I am becoming more confident about my workflow every day. A good practice for me is to print my digital negatives at least the day before I plan to expose/print them. That way I am sure they are totally dry and can withstand the sun-exposure. While making the negatives in Photoshop, I am now sure to load a level correction curve over the ‘finished’ image and set the white and black points. That appears to give me a nice density range in the final negative. The ones I printed this afternoon required seven minutes of sun exposure – which is more than some of my previous negatives required.
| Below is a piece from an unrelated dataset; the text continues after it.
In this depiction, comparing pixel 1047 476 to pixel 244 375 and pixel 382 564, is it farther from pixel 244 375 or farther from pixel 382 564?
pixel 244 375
For the three ‘one-of-a-kind’ Cyanotype books I am making now I have settled on Canson Montval paper. Although it is a cold press paper, it has a relatively smooth surface. My book pages will be about 8.5×11 inches, and the Cyanotype prints generally will be about 6 inches on the tall/widest side, although some of them might be bit larger. I do think that the paper surface texture and print seize relationship is something that has to be considered. If the paper surface is too rough, small prints will suffer in appearance. I do like the way the Cyanotype saturation/color looks on the Canson paper. In addition the paper takes sensitizing solution very well, dries fast, and washes easily – just about ideal. It does not have deckled edges, which for the book pages does not matter, but something I would miss if I printed on full sheets. This scan gives more info about the paper. I pay about $2.80 per sheet, plus tax, in the art supply store I use. It can of course, also be bought via mail order. I have frequently seen the paer described as being expensive, but at that price it is about half the price as other brand-name watercolor papers.